R Recensione

7,5/10

Lilith and the Sinnersaints

A Kind of Blues

Lilith (all’anagrafe Rita Oberti) è stata la regina italiana di un certo genere garage punk che colpì il Belpaese negli anni ’80 con i Not Moving. Il suo processo di rinascita solista arriva adesso al secondo album grazie all’essenziale supporto del suo gruppo, The Sinnersaints, e di ospiti musicisti/compositori di indiscusso spessore catturati dall’ambiente indie italiano come Luca Giovanardi (Julie’s Haircut), Ferruccio Quercetti (Cut) e Pier Adduce (Guignol).

----

Consegna:
Rispondi alle seguenti domande sulla recensione.
1. Quale voto compare nella recensione?
2. Qual è il nome all'anagrafe di Lilith?
3. Con quale gruppo Lilith si affermò negli anni '80?

Dati riportati:
----

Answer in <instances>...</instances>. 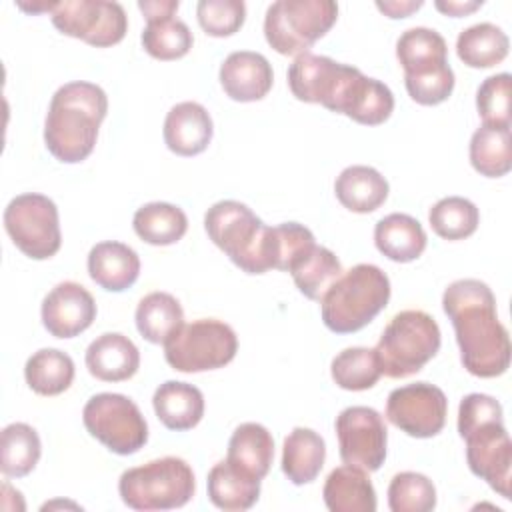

----

Soluzione:
1. 7,5/10
2. Rita Oberti
3. Con i Not Moving